+++ Page
# Unknown board attached to Lionel Steam sounds- LGB?



## alecescolme (Dec 20, 2010)

Hi,
I have found a bunch of circuit boards attached together, I know the green one is a Lionel Steam sound unit


































My questions are:

-What do the other two boards do- one has a potentiometer attached- LGB?
-Does the Lionel board burn up if connected to regular analogue control?
-Is there a way of using the Lionel unit at all e.g. chuff sound?

I suspect that they do not work together, maybe that is why there were removed.

Many Thanks,
Alec.


----------



## Greg Elmassian (Jan 3, 2008)

My guess is the smaller one is an adjustable power supply, perhaps an amp... it has a full wave bridge rectifier, a 35 v cap for filtering the raw DC, and 2 transistors, or possibly one of them is an LM7800 series regulator, the one with the heat sink is the output. Please try to read the numbers on the transistor Q2... look for something like LM7812 or similar.
++++++
#### Task instructions
A - Locate each line in the records that contains the string "treeline" and copy those lines, treating uppercase and lowercase as different.
B - Write the next part of the forum thread about the unknown board attached to the Lionel steam sound unit, starting after its final post.
The forum thread and the records are unrelated material.
+++ Records for processing
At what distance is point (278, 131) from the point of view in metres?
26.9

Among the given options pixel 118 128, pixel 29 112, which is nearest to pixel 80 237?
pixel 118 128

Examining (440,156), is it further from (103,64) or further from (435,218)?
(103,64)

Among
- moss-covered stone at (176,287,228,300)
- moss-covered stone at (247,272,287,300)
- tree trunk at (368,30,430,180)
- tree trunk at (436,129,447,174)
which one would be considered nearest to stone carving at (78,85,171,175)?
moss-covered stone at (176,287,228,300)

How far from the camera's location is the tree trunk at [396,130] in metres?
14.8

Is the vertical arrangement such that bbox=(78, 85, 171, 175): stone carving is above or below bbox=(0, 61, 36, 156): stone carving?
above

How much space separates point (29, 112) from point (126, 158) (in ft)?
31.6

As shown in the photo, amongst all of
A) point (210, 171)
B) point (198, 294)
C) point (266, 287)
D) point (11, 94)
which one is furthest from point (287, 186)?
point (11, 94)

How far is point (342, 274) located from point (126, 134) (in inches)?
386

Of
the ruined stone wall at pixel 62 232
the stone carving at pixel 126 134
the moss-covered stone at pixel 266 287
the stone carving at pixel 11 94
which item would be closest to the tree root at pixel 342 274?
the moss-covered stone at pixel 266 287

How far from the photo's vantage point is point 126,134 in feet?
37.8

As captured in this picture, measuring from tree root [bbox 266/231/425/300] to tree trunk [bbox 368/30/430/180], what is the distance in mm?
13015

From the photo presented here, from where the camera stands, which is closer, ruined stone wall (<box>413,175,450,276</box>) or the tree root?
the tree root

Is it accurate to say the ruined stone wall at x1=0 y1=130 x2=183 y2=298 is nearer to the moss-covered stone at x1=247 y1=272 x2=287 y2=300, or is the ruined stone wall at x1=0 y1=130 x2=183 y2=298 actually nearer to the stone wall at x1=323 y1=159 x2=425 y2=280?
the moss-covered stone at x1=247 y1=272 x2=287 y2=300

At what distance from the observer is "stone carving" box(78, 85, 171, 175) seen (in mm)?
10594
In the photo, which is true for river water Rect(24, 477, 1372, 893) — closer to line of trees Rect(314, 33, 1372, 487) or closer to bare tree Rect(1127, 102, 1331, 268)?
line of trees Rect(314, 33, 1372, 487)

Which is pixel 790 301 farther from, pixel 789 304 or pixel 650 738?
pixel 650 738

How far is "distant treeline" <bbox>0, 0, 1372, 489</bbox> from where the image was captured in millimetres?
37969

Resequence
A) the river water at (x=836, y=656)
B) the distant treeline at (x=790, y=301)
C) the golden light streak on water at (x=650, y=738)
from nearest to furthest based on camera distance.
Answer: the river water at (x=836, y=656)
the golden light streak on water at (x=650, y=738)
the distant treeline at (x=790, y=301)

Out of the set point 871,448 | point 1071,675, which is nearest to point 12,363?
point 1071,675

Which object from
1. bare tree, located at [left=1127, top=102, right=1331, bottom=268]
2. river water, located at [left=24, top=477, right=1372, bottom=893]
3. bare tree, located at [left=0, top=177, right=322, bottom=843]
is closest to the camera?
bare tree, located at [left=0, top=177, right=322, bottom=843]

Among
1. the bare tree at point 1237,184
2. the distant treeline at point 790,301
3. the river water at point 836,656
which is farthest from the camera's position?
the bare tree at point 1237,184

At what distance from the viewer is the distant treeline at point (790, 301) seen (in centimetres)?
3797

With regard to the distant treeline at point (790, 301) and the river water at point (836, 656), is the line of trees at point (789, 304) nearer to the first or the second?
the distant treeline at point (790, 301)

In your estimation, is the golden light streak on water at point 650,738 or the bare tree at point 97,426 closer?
++++++
#### Outputs by task
A -
How far is "distant treeline" <bbox>0, 0, 1372, 489</bbox> from where the image was captured in millimetres?
B) the distant treeline at (x=790, y=301)
the distant treeline at (x=790, y=301)
2. the distant treeline at point 790,301
At what distance from the viewer is the distant treeline at point (790, 301) seen (in centimetres)?
With regard to the distant treeline at point (790, 301) and the river water at point (836, 656), is the line of trees at point (789, 304) nearer to the first or the second?
the distant treeline at point (790, 301)

B -
So that's the simple board. The long board with 2 nice chunks of aluminum and 4 transistors is probably a motor controller of some sort... 

Greg


----------



## alecescolme (Dec 20, 2010)

Greg, the transistor is a LM383T. 

Thanks for your help, 
Alec.


----------



## Curmudgeon (Jan 11, 2008)

Seven watt audio power amplifier.


----------



## alecescolme (Dec 20, 2010)

Many Thanks, that makes sense, the potentiometer is for volume then.

Alec.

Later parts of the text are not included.